What this exercise asks.
1 – Quote the passage in the list of short story summaries from "- Part II: Later" up to and including "with terrible consequences.".
2 – Continue the list of short story summaries from the point where it stops.

Reading text.
··········

  - "Bear Meat" (1961), first published in Il Mondo, translated by Alessandra Bastagli. Bear meat is "the taste of being strong and free". A group of mountaineers swap stories about their adventures, all of which involve a mistake – a central part of being free and living life to the full.
  - "Censorship in Bitinia" (1961), published in Storie naturali, translated by Jenny McPhee. Censors are suffering from strange and incurable diseases due to their work. A solution has to be found. Animals are trained to do the work. Chickens seem to be the best censors.
  - "Knall" (1970) published in Vizio di forma, translated by Ann Goldstein. A device made from metal, about the same size as a cigar. It is lethal, but only from a range of less than a meter. They can only be used once and everyone carries them. Strangers now keep their distance from one another, everyone is fearful. But as no blood is spilt in their use they are not used to kill very often.
  - "In the Park" (1970), published in Vizio di forma, translated by Ann Goldstein. The Park is where characters from novels live. There are many detectives, soldiers and prostitutes, but few plumbers. Here they eat, drink and chat and pass the time of day.
- Part II: Later Stories
  - "The Magic Paint", published in Lilith, translated by Ann Goldstein. Paint it with magic paint and it thrives, is protected, even lucky. Di Prima is painted in it from head to toe. His girlfriend makes up with him, traffic lights turn to green on his approach, he even wins a small lottery prize. The chemist isolates the active ingredient, Tantalum! They experiment by using the paint to counteract Fassio's evil eye with terrible consequences.

··········

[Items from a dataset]
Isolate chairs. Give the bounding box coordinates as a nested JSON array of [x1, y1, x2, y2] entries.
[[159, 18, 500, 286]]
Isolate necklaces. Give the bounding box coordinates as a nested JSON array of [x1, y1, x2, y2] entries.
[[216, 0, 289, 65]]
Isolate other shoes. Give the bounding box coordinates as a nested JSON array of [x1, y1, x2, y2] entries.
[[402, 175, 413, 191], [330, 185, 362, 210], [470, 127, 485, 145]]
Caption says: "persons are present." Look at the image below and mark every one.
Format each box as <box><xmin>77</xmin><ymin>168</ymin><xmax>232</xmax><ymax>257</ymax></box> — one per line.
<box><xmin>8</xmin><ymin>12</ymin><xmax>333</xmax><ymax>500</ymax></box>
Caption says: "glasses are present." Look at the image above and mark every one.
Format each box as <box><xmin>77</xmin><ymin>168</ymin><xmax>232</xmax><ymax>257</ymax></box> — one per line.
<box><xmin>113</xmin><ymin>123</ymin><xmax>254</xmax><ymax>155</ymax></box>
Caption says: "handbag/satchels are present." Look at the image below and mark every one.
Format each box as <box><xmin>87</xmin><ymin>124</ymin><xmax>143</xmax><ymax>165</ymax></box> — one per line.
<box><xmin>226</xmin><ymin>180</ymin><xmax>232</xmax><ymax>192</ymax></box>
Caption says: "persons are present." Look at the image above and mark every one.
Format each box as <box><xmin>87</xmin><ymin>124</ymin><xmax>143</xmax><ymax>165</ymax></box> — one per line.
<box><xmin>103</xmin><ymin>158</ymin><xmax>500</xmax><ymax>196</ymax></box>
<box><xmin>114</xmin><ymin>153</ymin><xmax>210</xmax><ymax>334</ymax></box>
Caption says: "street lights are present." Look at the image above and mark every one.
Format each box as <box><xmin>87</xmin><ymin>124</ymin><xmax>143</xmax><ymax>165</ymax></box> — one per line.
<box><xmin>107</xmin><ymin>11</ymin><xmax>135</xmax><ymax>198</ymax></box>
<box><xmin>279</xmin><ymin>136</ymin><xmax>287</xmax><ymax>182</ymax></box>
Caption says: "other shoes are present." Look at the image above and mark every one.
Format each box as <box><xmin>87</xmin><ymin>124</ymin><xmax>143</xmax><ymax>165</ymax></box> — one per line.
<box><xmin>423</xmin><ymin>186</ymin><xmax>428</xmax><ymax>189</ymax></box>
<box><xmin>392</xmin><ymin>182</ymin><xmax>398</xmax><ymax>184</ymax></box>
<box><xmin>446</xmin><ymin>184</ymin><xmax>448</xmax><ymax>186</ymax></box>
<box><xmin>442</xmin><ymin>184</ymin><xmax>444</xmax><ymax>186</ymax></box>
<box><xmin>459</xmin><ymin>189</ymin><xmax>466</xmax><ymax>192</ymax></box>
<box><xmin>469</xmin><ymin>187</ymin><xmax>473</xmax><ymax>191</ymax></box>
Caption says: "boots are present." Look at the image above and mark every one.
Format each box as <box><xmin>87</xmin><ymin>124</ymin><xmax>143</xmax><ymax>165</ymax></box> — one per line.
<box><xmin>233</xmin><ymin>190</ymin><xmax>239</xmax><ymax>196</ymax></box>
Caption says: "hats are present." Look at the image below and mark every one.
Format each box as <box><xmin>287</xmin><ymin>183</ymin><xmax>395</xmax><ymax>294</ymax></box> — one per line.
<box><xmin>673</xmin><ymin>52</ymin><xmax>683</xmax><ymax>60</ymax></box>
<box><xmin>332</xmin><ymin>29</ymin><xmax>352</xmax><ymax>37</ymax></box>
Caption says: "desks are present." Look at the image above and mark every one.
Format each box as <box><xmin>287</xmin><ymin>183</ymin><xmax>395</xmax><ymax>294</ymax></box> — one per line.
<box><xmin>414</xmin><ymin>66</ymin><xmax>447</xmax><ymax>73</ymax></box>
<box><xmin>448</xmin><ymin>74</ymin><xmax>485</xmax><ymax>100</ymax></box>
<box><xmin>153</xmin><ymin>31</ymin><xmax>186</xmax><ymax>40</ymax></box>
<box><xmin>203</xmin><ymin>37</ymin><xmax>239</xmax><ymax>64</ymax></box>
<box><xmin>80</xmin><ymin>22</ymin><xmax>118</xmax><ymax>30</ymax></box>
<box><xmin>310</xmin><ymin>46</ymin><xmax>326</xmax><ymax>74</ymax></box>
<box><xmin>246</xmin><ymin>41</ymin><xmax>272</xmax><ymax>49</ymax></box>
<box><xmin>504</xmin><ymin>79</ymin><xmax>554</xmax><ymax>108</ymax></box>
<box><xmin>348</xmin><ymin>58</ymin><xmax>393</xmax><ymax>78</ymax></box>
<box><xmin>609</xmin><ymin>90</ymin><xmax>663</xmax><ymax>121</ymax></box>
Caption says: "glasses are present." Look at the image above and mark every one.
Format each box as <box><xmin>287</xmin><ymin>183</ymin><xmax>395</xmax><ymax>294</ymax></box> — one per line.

··········

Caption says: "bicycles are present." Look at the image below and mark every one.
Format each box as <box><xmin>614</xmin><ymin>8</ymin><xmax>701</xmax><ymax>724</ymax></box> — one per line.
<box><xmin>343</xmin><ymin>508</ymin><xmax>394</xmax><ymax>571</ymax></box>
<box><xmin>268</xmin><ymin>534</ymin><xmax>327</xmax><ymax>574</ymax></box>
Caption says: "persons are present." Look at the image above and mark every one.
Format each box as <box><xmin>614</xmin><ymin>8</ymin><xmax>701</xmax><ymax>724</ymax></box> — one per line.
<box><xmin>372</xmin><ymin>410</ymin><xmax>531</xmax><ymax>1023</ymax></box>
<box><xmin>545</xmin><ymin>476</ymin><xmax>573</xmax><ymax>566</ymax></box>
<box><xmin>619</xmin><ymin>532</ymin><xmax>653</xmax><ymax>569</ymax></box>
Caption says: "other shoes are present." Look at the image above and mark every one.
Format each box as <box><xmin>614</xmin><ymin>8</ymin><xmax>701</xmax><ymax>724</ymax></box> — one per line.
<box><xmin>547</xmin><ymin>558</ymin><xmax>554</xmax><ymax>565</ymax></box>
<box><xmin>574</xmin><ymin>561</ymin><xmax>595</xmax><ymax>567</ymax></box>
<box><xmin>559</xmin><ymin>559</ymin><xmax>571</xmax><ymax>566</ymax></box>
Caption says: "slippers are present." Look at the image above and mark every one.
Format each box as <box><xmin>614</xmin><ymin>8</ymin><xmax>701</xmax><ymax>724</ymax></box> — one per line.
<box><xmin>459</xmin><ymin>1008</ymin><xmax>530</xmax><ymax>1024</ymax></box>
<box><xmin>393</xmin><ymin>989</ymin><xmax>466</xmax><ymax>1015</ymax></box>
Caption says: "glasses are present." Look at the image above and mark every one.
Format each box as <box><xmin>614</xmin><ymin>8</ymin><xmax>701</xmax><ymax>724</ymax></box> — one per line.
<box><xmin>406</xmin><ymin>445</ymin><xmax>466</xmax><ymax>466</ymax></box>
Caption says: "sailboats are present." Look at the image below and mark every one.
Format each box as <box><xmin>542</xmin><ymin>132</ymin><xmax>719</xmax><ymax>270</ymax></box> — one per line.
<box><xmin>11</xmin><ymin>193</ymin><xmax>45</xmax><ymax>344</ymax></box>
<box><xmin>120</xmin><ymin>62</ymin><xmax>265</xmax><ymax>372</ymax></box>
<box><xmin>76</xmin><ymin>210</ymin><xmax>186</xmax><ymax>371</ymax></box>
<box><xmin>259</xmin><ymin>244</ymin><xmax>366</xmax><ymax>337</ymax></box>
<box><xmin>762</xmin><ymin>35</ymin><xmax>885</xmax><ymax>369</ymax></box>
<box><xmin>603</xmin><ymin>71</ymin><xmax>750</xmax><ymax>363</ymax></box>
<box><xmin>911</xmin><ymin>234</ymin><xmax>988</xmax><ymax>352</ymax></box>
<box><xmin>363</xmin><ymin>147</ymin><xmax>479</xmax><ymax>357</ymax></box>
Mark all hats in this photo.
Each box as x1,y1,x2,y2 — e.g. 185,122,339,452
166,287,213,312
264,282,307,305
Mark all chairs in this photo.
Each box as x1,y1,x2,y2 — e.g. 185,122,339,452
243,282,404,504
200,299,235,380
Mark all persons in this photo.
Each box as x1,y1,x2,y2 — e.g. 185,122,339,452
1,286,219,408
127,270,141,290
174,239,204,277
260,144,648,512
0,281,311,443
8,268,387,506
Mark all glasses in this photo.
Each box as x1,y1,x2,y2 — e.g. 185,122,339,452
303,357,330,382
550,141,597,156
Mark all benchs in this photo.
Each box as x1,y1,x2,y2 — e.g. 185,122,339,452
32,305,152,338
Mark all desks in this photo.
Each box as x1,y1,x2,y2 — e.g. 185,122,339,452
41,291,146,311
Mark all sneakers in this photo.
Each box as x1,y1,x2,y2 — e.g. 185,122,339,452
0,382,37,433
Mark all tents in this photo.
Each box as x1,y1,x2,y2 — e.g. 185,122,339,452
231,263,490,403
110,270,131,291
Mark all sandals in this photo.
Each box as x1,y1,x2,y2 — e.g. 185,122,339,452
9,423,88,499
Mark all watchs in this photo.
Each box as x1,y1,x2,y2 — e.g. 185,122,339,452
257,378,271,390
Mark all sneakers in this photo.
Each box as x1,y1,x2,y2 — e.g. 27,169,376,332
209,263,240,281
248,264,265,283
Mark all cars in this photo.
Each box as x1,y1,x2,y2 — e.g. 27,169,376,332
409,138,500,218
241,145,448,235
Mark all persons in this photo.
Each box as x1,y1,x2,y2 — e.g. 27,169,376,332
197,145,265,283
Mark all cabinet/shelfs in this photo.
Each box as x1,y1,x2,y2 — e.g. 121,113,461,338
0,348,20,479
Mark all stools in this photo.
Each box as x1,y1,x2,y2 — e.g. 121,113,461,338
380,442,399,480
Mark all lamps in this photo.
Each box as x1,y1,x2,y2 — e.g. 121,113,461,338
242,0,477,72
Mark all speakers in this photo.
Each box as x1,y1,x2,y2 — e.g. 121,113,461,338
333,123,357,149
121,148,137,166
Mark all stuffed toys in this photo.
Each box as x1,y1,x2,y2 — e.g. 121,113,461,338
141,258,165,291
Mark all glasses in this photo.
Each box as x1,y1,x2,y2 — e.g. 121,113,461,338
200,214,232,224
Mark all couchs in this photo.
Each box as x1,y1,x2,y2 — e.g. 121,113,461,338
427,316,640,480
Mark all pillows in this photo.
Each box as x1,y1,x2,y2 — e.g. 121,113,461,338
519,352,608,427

··········

Numbered answers.
1 –
- Part II: Later Stories
  - "The Magic Paint", published in Lilith, translated by Ann Goldstein. Paint it with magic paint and it thrives, is protected, even lucky. Di Prima is painted in it from head to toe. His girlfriend makes up with him, traffic lights turn to green on his approach, he even wins a small lottery prize. The chemist isolates the active ingredient, Tantalum! They experiment by using the paint to counteract Fassio's evil eye with terrible consequences.

2 –
  - "Gladiators", published in Lilith, translated by Ann Goldstein. Fighters with hammers take on drivers in medium-sized cars. The fight is exciting but distasteful.
  - "The Fugitive", published in Lilith, translated by Ann Goldstein. Pasquale writes a poem, but he keeps losing it. But it has grown tiny feet and moves on its own. He cannot copy it, he glues it down, the paper disintegrates, the poem is lost. Can Pasquale rewrite it?
  - "One Night", first published in La Stampa, translated by Alessandra Bastagli. A train is overwhelmed by a mass of leaves and grinds to a halt one evening. Overnight a tribe of dwarves dismantles the train and the tracks. By morning nothing is left.
  - "Fra Diavolo on the Po", first published in La Stampa, translated by Alessandra Bastagli. A memoir of Levi's week-ends drilling with his rifle in the MVSN.
  - "The Sorcerers", published in Lilith, translated by Ann Goldstein. Two modern men are in the jungle studying the Sirioni Indians. A fire wrecks their camp and they lose all their technology. Now they have no tricks the Indians see them as helpless burdens. Their culture leads them to kill the burdensome.
  - "Bureau of Vital Statistics", first published in La Stampa, translated by Alessandra Bastagli. In an office a clerk receives cards every day on his desk stating the future date of death of individual citizens. His job is to assign a cause of death. A man is to die of liver failure, a woman in a car crash. But then he has to give a cause of death for a young child. He cannot. He requests a transfer.
  - "The Girl in the Book", published in Lilith, translated by Ann Goldstein. Umberto reads about a fascinating woman in the memoir of an English soldier. He recognises the name and remembers seeing it on the wall of a house by the sea. He introduces himself to the woman. Is she the woman in the book? Is the story true?
  - "Buffet Dinner", first published in La Stampa, translated by Alessandra Bastagli. A kangaroo goes to a party.
  - "The TV Fans from Delta Cep", first published in L'Astronomia, translated by Alessandra Bastagli. Aliens watch TV broadcasts from Earth. Their favourite transmission is a commercial for tomato puree.
  - "The Molecule's Defiance", published in Lilith, translated by Ann Goldstein. A batch of paint goes horribly wrong. A retelling of a true story from Levi's time at the paint factory.
  - "A Tranquil Star", published in Lilith, translated by Ann Goldstein. A star explodes. It is a tiny speck on a photographic plate at an observatory, but for those involved its magnitude cannot be described by language.